**Текст для чтения:**
————————
Св. Дмитрию Донскому решительно не везло с митрополитами. После смерти святителя Алексия достойной замены так и не находилось. Выгнал Киприана – а кого поставить вместо него? Направлять посольство в Константинополь было не время: и для хана требовалась дань, и опустошенное государство надо было восстанавливать. Попробуй-ка собери мзду для патриархии! Дмитрий вспомнил про сосланного Пимена. Он же имел патриаршее поставление! В отличие от Киприана, был своим, русским. Гнев великого князя успел остыть. После всех катастроф вина Пимена выглядела куда меньше, чем изначально. Да, совершил подлог, попутал лукавый. Но кто из нас без греха? Наказание получил, тем лучше будет служить. Пимена вернули из Чухломы на митрополичий престол.
Но Киприан не угомонился. Раздул в патриархии скандал – второй митрополит незаконный, получил сан обманом. Да и Дмитрию быстро довелось пожалеть о поспешном решении. Пимен был в свое время неплохим настоятелем монастыря, но на роль главы церкви абсолютно не годился. Не умел руководить ее структурами, не разбирался ни в богословских, ни в политических вопросах.
А в это время в духовной жизни обнаружилась нешуточная угроза. По Европе расползались ереси. Литва, взбаламученная разборками католиков, православных и язычников, стала для них благодатной почвой. То ли из Польши, то ли из Болгарии сюда перекинулась ересь стригольников. Как уже отмечалось, она возникла под явным влиянием иудеев, сектанты обрезывались, отрицали Св. Троицу, учили, что Христос еще не приходил. Призывали не ходить в храмы, не слушать священников. Консультации и поддержку еретики всегда могли получить в иудейских колониях литовских городов.
————————
**Извлечённые данные:**
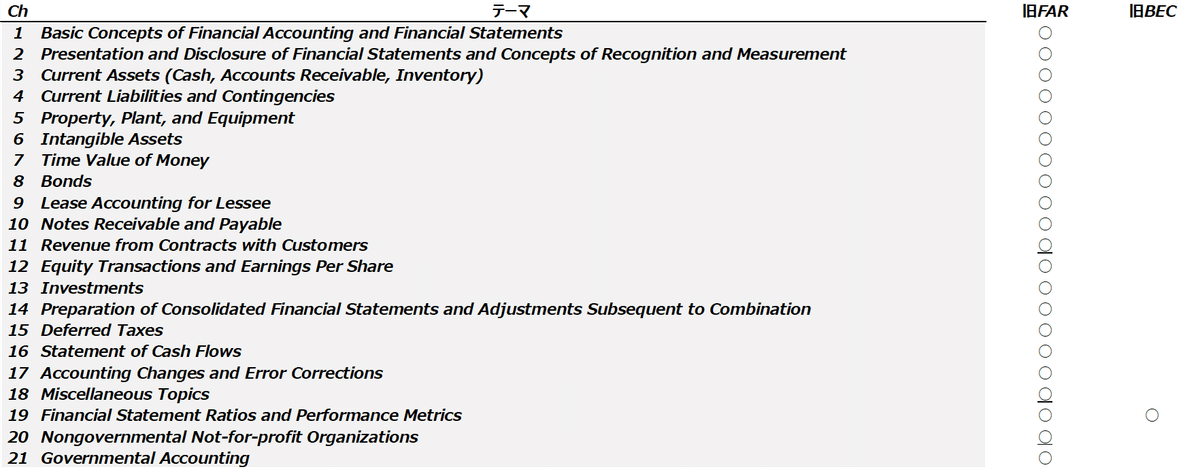 | Ch | テーマ | 旧FAR | 旧BEC |
|---|---|---|---|
| 1 | Basic Concepts of Financial Accounting and Financial Statements | ○ | |
| 2 | Presentation and Disclosure of Financial Statements and Concepts of Recognition and Measurement | ○ | |
| 3 | Current Assets (Cash, Accounts Receivable, Inventory) | ○ | |
| 4 | Current Liabilities and Contingencies | ○ | |
| 5 | Property, Plant, and Equipment | ○ | |
| 6 | Intangible Assets | ○ | |
| 7 | Time Value of Money | ○ | |
| 8 | Bonds | ○ | |
| 9 | Lease Accounting for Lessee | ○ | |
| 10 | Notes Receivable and Payable | ○ | |
| 11 | Revenue from Contracts with Customers | ○ | |
| 12 | Equity Transactions and Earnings Per Share | ○ | |
| 13 | Investments | ○ | |
| 14 | Preparation of Consolidated Financial Statements and Adjustments Subsequent to Combination | ○ | |
| 15 | Deferred Taxes | ○ | |
| 16 | Statement of Cash Flows | ○ | |
| 17 | Accounting Changes and Error Corrections | ○ | |
| 18 | Miscellaneous Topics | ○ | |
| 19 | Financial Statement Ratios and Performance Metrics | ○ | ○ |
| 20 | Nongovernmental Not-for-profit Organizations | ○ | |
| 21 | Governmental Accounting | ○ | |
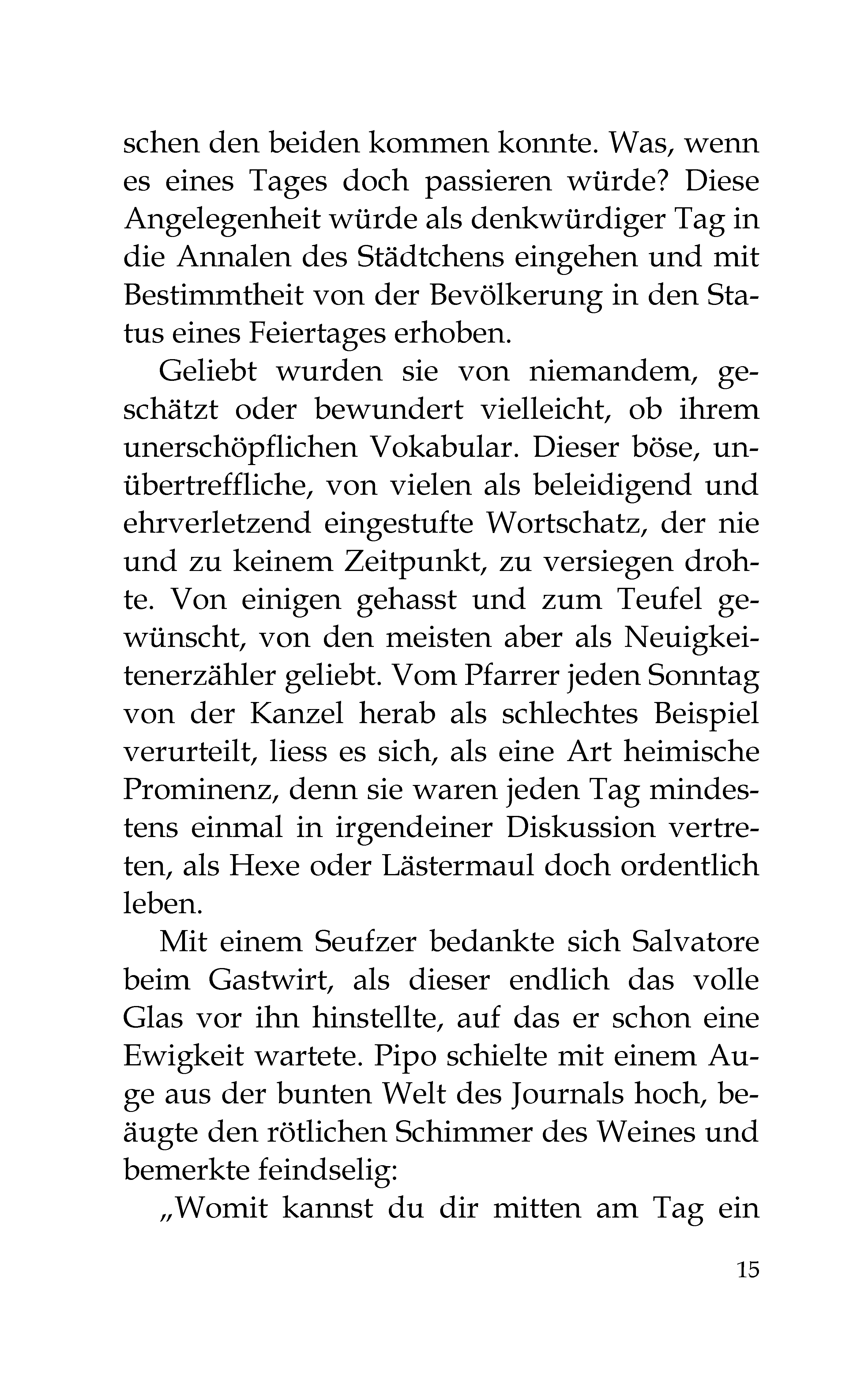 schen den beiden kommen konnte. Was, wenn es eines Tages doch passieren würde? Diese Angelegenheit würde als denkwürdiger Tag in die Annalen des Städtchens eingehen und mit Bestimmtheit von der Bevölkerung in den Status eines Feiertages erhoben.

Geliebt wurden sie von niemandem, geschätzt oder bewundert vielleicht, ob ihrem unerschöpflichen Vokabular. Dieser böse, unübertreffliche, von vielen als beleidigend und ehrverletzend eingestufte Wortschatz, der nie und zu keinem Zeitpunkt, zu versiegen drohte. Von einigen gehasst und zum Teufel gewünscht, von den meisten aber als Neuigkeitenerzähler geliebt. Vom Pfarrer jeden Sonntag von der Kanzel herab als schlechtes Beispiel verurteilt, liess es sich, als eine Art heimische Prominenz, denn sie waren jeden Tag mindestens einmal in irgendeiner Diskussion vertreten, als Hexe oder Lästermaul doch ordentlich leben.

Mit einem Seufzer bedankte sich Salvatore beim Gastwirt, als dieser endlich das volle Glas vor ihn hinstellte, auf das er schon eine Ewigkeit wartete. Pipo schielte mit einem Auge aus der bunten Welt des Journals hoch, beäugte den rötlichen Schimmer des Weines und bemerkte feindselig:

„Womit kannst du dir mitten am Tag ein

15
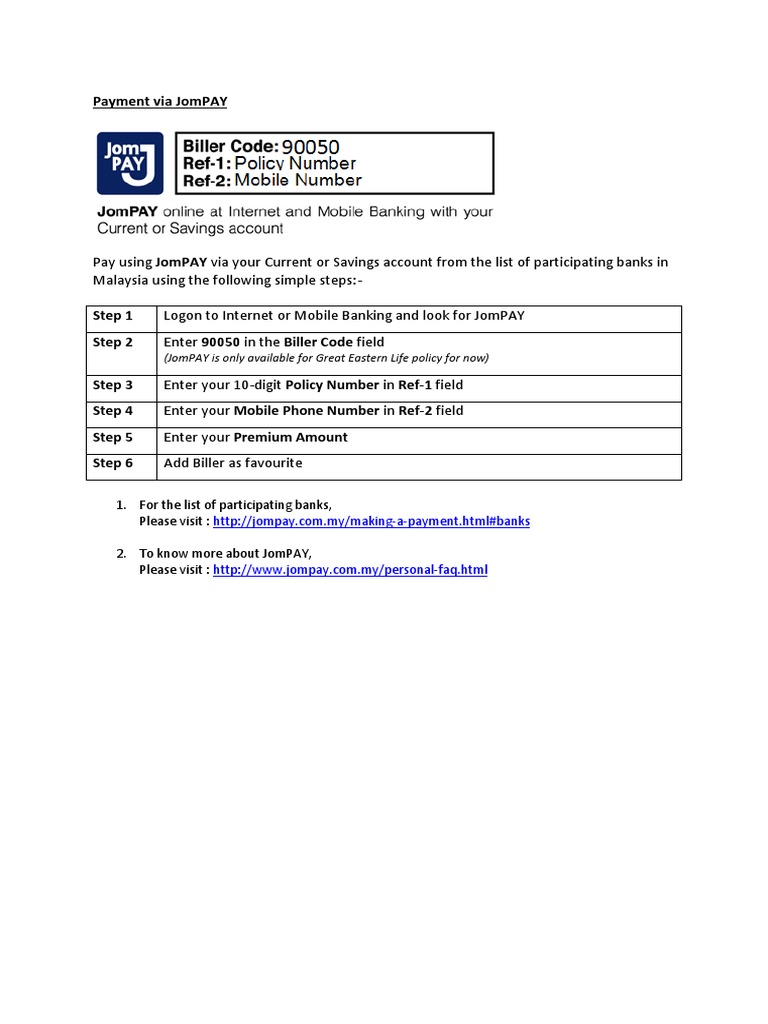 Payment via JomPAY

Jom PAY

Biller Code: 90050
Ref-1: Policy Number
Ref-2: Mobile Number

JomPAY online at Internet and Mobile Banking with your Current or Savings account

Pay using JomPAY via your Current or Savings account from the list of participating banks in Malaysia using the following simple steps:-

| Step 1 | Logon to Internet or Mobile Banking and look for JomPAY |
|---|---|
| Step 2 | Enter 90050 in the Biller Code field (JomPAY is only available for Great Eastern Life policy for now) |
| Step 3 | Enter your 10-digit Policy Number in Ref-1 field |
| Step 4 | Enter your Mobile Phone Number in Ref-2 field |
| Step 5 | Enter your Premium Amount |
| Step 6 | Add Biller as favourite |

1. For the list of participating banks,
Please visit : http://jompay.com.my/making-a-payment.html#banks

2. To know more about JomPAY,
Please visit : http://www.jompay.com.my/personal-faq.html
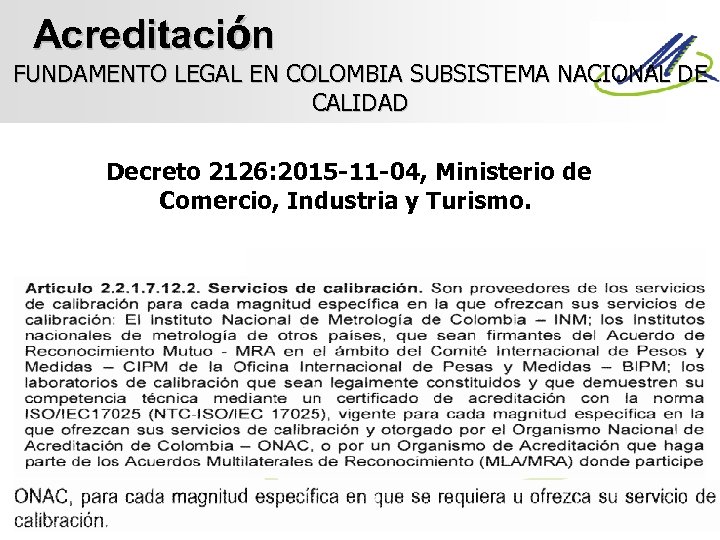 Acreditación
FUNDAMENTO LEGAL EN COLOMBIA SUBSISTEMA NACIONAL DE CALIDAD

Decreto 2126:2015-11-04, Ministerio de Comercio, Industria y Turismo.

Artículo 2.2.1.7.12.2. Servicios de calibración. Son proveedores de los servicios de calibración para cada magnitud específica en la que ofrezcan sus servicios de calibración: El Instituto Nacional de Metrología de Colombia – INM; los Institutos nacionales de metrología de otros países, que sean firmantes del Acuerdo de Reconocimiento Mutuo - MRA en el ámbito del Comité Internacional de Pesos y Medidas – CIPM de la Oficina Internacional de Pesas y Medidas – BIPM; los laboratorios de calibración que sean legalmente constituidos y que demuestren su competencia técnica mediante un certificado de acreditación con la norma ISO/IEC17025 (NTC-ISO/IEC 17025), vigente para cada magnitud específica en la que ofrezcan sus servicios de calibración y otorgado por el Organismo Nacional de Acreditación de Colombia – ONAC, o por un Organismo de Acreditación que haga parte de los Acuerdos Multilaterales de Reconocimiento (MLA/MRA) donde participe ONAC, para cada magnitud específica en que se requiera u ofrezca su servicio de calibración.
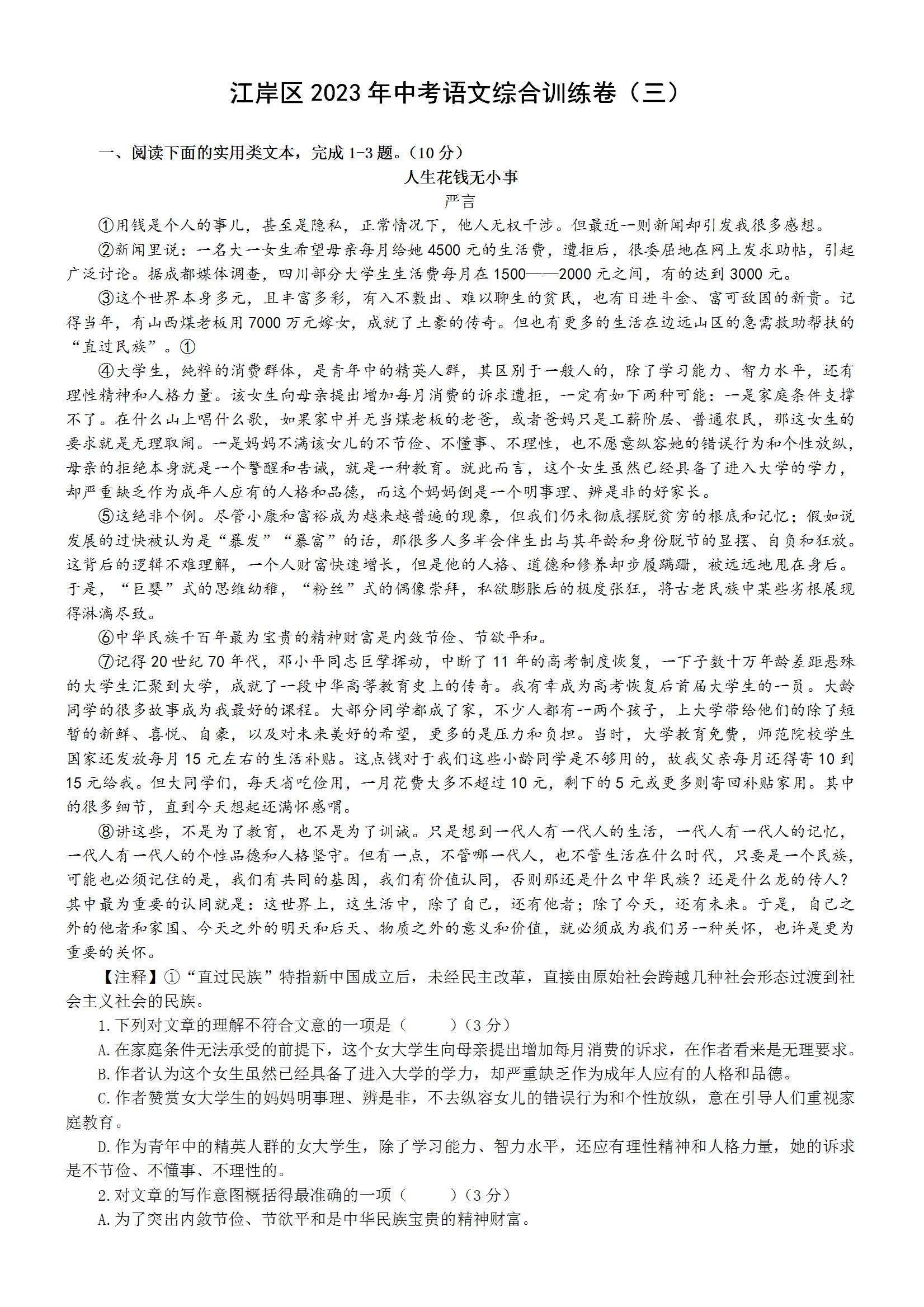 江岸区 2023 年中考语文综合训练卷（三）

一、阅读下面的实用类文本，完成 1-3 题。（10 分）

人生花钱无小事

严言

①用钱是个人的事儿，甚至是隐私，正常情况下，他人无权干涉。但最近一则新闻却引发我很多感想。

②新闻里说：一名大一女生希望母亲每月给她 4500 元的生活费，遭拒后，很委屈地在网上发求助帖，引起广泛讨论。据成都媒体调查，四川部分大学生生活费每月在 1500——2000 元之间，有的达到 3000 元。

③这个世界本身多元，且丰富多彩，有入不敷出、难以聊生的贫民，也有日进斗金、富可敌国的新贵。记得当年，有山西煤老板用 7000 万元嫁女，成就了土豪的传奇。但也有更多的生活在边远山区的急需救助帮扶的“直过民族”。①

④大学生，纯粹的消费群体，是青年中的精英人群，其区别于一般人的，除了学习能力、智力水平，还有理性精神和人格力量。该女生向母亲提出增加每月消费的诉求遭拒，一定有如下两种可能：一是家庭条件支撑不了。在什么山上唱什么歌，如果家中并无当煤老板的老爸，或者爸妈只是工薪阶层、普通农民，那这女生的要求就是无理取闹。一是妈妈不满该女儿的不节俭、不懂事、不理性，也不愿意纵容她的错误行为和个性放纵，母亲的拒绝本身就是一个警醒和告诫，就是一种教育。就此而言，这个女生虽然已经具备了进入大学的学力，却严重缺乏作为成年人应有的人格和品德，而这个妈妈倒是一个明事理、辨是非的好家长。

⑤这绝非个例。尽管小康和富裕成为越来越普遍的现象，但我们仍未彻底摆脱贫穷的根底和记忆；假如说发展的过快被认为是“暴发”“暴富”的话，那很多人多半会伴生出与其年龄和身份脱节的显摆、自负和狂放。这背后的逻辑不难理解，一个人财富快速增长，但是他的人格、道德和修养却步履蹒跚，被远远地甩在身后。于是，“巨婴”式的思维幼稚，“粉丝”式的偶像崇拜，私欲膨胀后的极度张狂，将古老民族中某些劣根展现得淋漓尽致。

⑥中华民族千百年最为宝贵的精神财富是内敛节俭、节欲平和。

⑦记得 20 世纪 70 年代，邓小平同志巨擘挥动，中断了 11 年的高考制度恢复，一下子数十万年龄差距悬殊的大学生汇聚到大学，成就了一段中华高等教育史上的传奇。我有幸成为高考恢复后首届大学生的一员。大龄同学的很多故事成为我最好的课程。大部分同学都成了家，不少人都有一两个孩子，上大学带给他们的除了短暂的新鲜、喜悦、自豪，以及对未来美好的希望，更多的是压力和负担。当时，大学教育免费，师范院校学生国家还发放每月 15 元左右的生活补贴。这点钱对于我们这些小龄同学是不够用的，故我父亲每月还得寄 10 到 15 元给我。但大同学们，每天省吃俭用，一月花费大多不超过 10 元，剩下的 5 元或更多则寄回补贴家用。其中的很多细节，直到今天想起还满怀感喟。

⑧讲这些，不是为了教育，也不是为了训诫。只是想到一代人有一代人的生活，一代人有一代人的记忆，一代人有一代人的个性品德和人格坚守。但有一点，不管哪一代人，也不管生活在什么时代，只要是一个民族，可能也必须记住的是，我们有共同的基因，我们有价值认同，否则那还是什么中华民族？还是什么龙的传人？其中最为重要的认同就是：这世界上，这生活中，除了自己，还有他者；除了今天，还有未来。于是，自己之外的他者和家国、今天之外的明天和后天、物质之外的意义和价值，就必须成为我们另一种关怀，也许是更为重要的关怀。

【注释】①“直过民族”特指新中国成立后，未经民主改革，直接由原始社会跨越几种社会形态过渡到社会主义社会的民族。

1.下列对文章的理解不符合文意的一项是（　　）（3 分）

A.在家庭条件无法承受的前提下，这个女大学生向母亲提出增加每月消费的诉求，在作者看来是无理要求。

B.作者认为这个女生虽然已经具备了进入大学的学力，却严重缺乏作为成年人应有的人格和品德。

C.作者赞赏女大学生的妈妈明事理、辨是非，不去纵容女儿的错误行为和个性放纵，意在引导人们重视家庭教育。

D.作为青年中的精英人群的女大学生，除了学习能力、智力水平，还应有理性精神和人格力量，她的诉求是不节俭、不懂事、不理性的。

2.对文章的写作意图概括得最准确的一项（　　）（3 分）

A.为了突出内敛节俭、节欲平和是中华民族宝贵的精神财富。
————————
**Задания:**
A. Откуда, согласно тексту, Пимена вернули на митрополичий престол?
B. Перепишите отрывок из текста, заменив «Литва» на «Литовская земля»: начните со слов «А в это время» и остановитесь после слов «колониях литовских городов.».
Материал никак не связан с текстом.

**Ответы:**
A. Из Чухломы.

B.
А в это время в духовной жизни обнаружилась нешуточная угроза. По Европе расползались ереси. Литовская земля, взбаламученная разборками католиков, православных и язычников, стала для них благодатной почвой. То ли из Польши, то ли из Болгарии сюда перекинулась ересь стригольников. Как уже отмечалось, она возникла под явным влиянием иудеев, сектанты обрезывались, отрицали Св. Троицу, учили, что Христос еще не приходил. Призывали не ходить в храмы, не слушать священников. Консультации и поддержку еретики всегда могли получить в иудейских колониях литовских городов.